WORK TO BE COMPLETED
Reproduce each of the rows below verbatim, preserving every character, space, and line break.

RECORDS TO PROCESS
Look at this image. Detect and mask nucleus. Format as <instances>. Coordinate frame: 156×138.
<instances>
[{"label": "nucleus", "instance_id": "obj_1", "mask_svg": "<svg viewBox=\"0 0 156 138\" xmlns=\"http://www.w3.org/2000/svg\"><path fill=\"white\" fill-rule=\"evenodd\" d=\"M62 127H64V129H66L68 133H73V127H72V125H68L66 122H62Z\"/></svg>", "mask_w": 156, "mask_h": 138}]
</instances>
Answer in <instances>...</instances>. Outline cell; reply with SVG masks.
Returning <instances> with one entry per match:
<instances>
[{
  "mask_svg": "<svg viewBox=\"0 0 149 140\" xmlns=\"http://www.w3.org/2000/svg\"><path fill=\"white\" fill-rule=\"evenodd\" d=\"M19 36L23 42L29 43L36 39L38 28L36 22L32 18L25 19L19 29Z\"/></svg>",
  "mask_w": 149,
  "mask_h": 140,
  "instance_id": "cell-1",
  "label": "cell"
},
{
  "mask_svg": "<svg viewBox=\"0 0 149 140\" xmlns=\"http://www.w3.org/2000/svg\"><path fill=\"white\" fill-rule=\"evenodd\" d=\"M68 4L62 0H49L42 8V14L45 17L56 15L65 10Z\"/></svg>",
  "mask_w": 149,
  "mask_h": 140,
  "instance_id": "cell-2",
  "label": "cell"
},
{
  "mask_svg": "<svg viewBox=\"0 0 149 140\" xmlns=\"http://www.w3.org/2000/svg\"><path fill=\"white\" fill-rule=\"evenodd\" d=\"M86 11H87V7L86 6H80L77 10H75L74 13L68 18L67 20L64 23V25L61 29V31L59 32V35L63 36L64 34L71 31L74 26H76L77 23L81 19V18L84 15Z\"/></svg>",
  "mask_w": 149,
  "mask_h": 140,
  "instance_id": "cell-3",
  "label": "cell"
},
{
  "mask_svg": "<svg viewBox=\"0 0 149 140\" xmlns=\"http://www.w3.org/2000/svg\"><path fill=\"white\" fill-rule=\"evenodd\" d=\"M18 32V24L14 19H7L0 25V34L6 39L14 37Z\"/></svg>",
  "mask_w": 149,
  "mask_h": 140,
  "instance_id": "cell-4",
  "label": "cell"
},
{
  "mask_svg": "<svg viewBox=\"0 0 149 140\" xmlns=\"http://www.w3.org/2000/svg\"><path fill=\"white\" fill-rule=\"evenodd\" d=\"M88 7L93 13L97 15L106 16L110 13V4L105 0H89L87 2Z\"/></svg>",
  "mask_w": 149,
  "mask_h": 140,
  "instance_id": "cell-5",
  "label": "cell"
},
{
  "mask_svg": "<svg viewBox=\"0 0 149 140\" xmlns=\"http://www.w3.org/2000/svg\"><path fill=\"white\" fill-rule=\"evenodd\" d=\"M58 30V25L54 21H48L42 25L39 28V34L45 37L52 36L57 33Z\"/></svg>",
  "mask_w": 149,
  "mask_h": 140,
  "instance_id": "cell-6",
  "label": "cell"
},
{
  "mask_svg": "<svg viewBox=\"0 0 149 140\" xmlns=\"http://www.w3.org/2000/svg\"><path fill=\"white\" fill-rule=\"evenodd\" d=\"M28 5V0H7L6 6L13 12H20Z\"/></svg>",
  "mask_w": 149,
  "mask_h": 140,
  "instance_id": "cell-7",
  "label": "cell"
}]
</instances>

THE RESPONSE
Look at this image. Detect and mask nucleus. Format as <instances>. Coordinate frame: 156×138.
<instances>
[{"label": "nucleus", "instance_id": "obj_1", "mask_svg": "<svg viewBox=\"0 0 156 138\" xmlns=\"http://www.w3.org/2000/svg\"><path fill=\"white\" fill-rule=\"evenodd\" d=\"M62 127H64V129H66L68 133H73V127H72V125H68L66 122H62Z\"/></svg>", "mask_w": 156, "mask_h": 138}]
</instances>
Answer in <instances>...</instances>. Outline cell; reply with SVG masks.
Returning <instances> with one entry per match:
<instances>
[{
  "mask_svg": "<svg viewBox=\"0 0 149 140\" xmlns=\"http://www.w3.org/2000/svg\"><path fill=\"white\" fill-rule=\"evenodd\" d=\"M19 36L23 42L29 43L36 39L38 28L36 22L32 18L25 19L19 29Z\"/></svg>",
  "mask_w": 149,
  "mask_h": 140,
  "instance_id": "cell-1",
  "label": "cell"
},
{
  "mask_svg": "<svg viewBox=\"0 0 149 140\" xmlns=\"http://www.w3.org/2000/svg\"><path fill=\"white\" fill-rule=\"evenodd\" d=\"M68 4L62 0H49L42 8V14L45 17L56 15L65 10Z\"/></svg>",
  "mask_w": 149,
  "mask_h": 140,
  "instance_id": "cell-2",
  "label": "cell"
},
{
  "mask_svg": "<svg viewBox=\"0 0 149 140\" xmlns=\"http://www.w3.org/2000/svg\"><path fill=\"white\" fill-rule=\"evenodd\" d=\"M86 11H87V7L86 6H80L77 10H75L74 13L68 18L67 20L64 23V25L61 29V31L59 32V35L63 36L64 34L71 31L74 26H76L77 23L81 19V18L84 15Z\"/></svg>",
  "mask_w": 149,
  "mask_h": 140,
  "instance_id": "cell-3",
  "label": "cell"
},
{
  "mask_svg": "<svg viewBox=\"0 0 149 140\" xmlns=\"http://www.w3.org/2000/svg\"><path fill=\"white\" fill-rule=\"evenodd\" d=\"M18 32V24L14 19H7L0 25V34L6 39L14 37Z\"/></svg>",
  "mask_w": 149,
  "mask_h": 140,
  "instance_id": "cell-4",
  "label": "cell"
},
{
  "mask_svg": "<svg viewBox=\"0 0 149 140\" xmlns=\"http://www.w3.org/2000/svg\"><path fill=\"white\" fill-rule=\"evenodd\" d=\"M88 7L93 13L97 15L106 16L110 13V4L105 0H89L87 2Z\"/></svg>",
  "mask_w": 149,
  "mask_h": 140,
  "instance_id": "cell-5",
  "label": "cell"
},
{
  "mask_svg": "<svg viewBox=\"0 0 149 140\" xmlns=\"http://www.w3.org/2000/svg\"><path fill=\"white\" fill-rule=\"evenodd\" d=\"M58 30V25L54 21H48L42 25L39 28V34L45 37L52 36L57 33Z\"/></svg>",
  "mask_w": 149,
  "mask_h": 140,
  "instance_id": "cell-6",
  "label": "cell"
},
{
  "mask_svg": "<svg viewBox=\"0 0 149 140\" xmlns=\"http://www.w3.org/2000/svg\"><path fill=\"white\" fill-rule=\"evenodd\" d=\"M28 5V0H7L6 6L13 12H20Z\"/></svg>",
  "mask_w": 149,
  "mask_h": 140,
  "instance_id": "cell-7",
  "label": "cell"
}]
</instances>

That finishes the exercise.